Post-traumatic stress disorder, or PTSD, is different. It can develop when the effects of trauma do not fade in the usual way. The person may feel as though the past is still intruding into the present, even when the danger has passed.
PTSD can follow many different kinds of traumatic experiences. These may include assault, accidents, combat, traumatic childbirth, medical trauma, sudden loss, abuse, violence, serious threats, or witnessing something horrific. What matters clinically is not only what happened, but how the person experienced it and how their mind and body responded afterwards.
One common feature of PTSD is re-experiencing. This may include flashbacks, nightmares, intrusive images, body sensations, or sudden emotional states that feel linked to the trauma. A person may intellectually know they are safe, but their nervous system reacts as though the event is happening again.
Another feature is avoidance. People may avoid places, people, conversations, memories, films, sounds, smells or situations that remind them of what happened. Avoidance is understandable because reminders can feel unbearable. Over time, however, avoidance can keep PTSD going by preventing the brain from learning that the memory, although painful, is not the same as the original danger.

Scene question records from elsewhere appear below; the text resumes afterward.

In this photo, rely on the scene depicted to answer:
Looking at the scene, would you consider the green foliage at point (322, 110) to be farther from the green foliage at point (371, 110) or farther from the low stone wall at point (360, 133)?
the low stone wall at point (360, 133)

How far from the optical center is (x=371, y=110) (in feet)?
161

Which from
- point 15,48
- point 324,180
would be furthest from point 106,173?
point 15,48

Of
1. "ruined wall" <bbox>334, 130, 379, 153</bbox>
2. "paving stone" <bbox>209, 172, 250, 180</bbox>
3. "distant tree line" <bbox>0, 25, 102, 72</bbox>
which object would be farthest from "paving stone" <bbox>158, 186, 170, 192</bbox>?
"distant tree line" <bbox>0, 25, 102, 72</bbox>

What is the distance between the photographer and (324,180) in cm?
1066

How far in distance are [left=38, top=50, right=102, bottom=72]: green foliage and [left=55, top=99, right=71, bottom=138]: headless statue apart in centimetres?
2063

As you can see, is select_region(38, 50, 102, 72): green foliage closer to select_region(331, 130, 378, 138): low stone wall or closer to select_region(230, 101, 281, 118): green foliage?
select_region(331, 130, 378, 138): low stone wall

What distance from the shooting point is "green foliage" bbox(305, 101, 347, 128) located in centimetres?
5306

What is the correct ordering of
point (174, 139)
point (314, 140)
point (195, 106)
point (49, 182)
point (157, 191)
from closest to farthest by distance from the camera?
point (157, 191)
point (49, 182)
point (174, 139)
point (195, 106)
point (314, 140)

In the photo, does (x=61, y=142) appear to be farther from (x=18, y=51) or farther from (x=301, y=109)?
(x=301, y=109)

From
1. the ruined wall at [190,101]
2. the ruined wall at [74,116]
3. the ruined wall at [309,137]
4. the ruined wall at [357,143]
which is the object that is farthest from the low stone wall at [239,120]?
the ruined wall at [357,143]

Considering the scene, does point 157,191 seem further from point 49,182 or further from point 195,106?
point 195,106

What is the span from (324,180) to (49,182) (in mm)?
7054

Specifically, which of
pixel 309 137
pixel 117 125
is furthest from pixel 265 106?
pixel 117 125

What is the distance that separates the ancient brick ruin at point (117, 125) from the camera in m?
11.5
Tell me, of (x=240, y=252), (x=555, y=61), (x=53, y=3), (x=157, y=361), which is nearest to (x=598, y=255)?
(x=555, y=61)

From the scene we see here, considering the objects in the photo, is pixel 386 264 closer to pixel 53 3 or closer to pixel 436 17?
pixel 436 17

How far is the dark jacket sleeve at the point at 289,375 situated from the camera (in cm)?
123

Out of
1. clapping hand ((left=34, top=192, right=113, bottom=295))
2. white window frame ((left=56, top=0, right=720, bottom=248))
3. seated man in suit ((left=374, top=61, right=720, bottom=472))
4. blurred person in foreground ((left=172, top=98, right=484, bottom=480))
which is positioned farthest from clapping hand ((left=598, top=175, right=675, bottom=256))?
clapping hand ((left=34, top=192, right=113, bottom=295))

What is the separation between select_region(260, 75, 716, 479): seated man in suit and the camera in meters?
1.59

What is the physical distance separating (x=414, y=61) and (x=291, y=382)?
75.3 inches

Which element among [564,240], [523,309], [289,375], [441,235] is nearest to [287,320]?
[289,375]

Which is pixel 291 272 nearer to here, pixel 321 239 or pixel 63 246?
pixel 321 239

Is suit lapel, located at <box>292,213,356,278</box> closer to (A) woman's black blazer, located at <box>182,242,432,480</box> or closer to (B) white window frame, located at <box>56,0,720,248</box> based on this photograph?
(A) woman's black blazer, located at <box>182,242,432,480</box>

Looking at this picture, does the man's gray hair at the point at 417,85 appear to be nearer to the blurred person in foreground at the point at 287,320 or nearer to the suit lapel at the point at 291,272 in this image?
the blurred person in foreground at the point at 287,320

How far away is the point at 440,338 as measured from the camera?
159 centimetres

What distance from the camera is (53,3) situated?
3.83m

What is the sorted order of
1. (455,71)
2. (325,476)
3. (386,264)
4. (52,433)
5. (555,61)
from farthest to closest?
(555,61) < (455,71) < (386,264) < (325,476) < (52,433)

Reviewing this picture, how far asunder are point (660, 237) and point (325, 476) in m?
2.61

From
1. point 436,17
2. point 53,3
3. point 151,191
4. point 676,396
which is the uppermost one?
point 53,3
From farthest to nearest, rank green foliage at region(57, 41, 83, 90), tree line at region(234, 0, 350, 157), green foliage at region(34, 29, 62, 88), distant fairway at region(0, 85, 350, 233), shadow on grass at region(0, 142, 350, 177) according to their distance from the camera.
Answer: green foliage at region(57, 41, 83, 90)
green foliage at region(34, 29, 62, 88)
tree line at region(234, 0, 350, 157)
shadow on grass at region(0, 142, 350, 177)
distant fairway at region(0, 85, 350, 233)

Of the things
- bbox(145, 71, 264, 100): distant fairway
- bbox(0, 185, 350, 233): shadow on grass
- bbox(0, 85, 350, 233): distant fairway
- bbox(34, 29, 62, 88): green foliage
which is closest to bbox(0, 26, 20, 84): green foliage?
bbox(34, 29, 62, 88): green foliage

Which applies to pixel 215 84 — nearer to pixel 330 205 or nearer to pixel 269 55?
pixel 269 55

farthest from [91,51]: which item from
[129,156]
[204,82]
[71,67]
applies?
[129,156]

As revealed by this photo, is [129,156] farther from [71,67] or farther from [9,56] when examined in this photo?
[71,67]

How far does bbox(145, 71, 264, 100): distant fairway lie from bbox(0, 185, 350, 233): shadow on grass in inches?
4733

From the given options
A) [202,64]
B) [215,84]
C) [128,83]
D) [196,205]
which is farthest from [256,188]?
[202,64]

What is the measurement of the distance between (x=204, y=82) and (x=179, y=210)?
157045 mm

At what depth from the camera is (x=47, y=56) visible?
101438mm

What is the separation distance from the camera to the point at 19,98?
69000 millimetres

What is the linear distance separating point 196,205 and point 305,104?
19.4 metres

PTSD can also involve a persistent sense of threat. Someone may feel constantly on edge, easily startled, irritable, watchful or unable to relax. Sleep may become disrupted. Concentration may become difficult. Some people feel detached from others or find it hard to enjoy things they used to value.
There can also be changes in mood, beliefs and self-perception. A person may blame themselves, feel ashamed, lose trust in others, or believe the world is no longer safe. These reactions can be particularly powerful when trauma involved betrayal, humiliation, powerlessness or repeated experiences over time.
It is important to recognise that PTSD is not a sign of weakness. It is a recognised mental health condition that can occur after exposure to trauma. It is also treatable. Evidence-based psychological therapies can help people process traumatic memories, reduce avoidance, understand symptoms, and rebuild a sense of safety and agency.
For some people, treatment may involve trauma-focused cognitive behavioural therapy, EMDR, cognitive processing therapy, prolonged exposure, or other carefully selected approaches. The right therapy should follow a proper assessment and be paced appropriately, particularly where trauma is complex, repeated or linked with current risk.
For a fuller introduction, Stronger Minds has written about what PTSD is, including symptoms, diagnosis and treatment options.
The key message is that trauma symptoms are not “just the past”. They can affect the body, relationships, sleep, confidence and daily life in the present. With the right support, people can begin to understand these reactions and move towards recovery.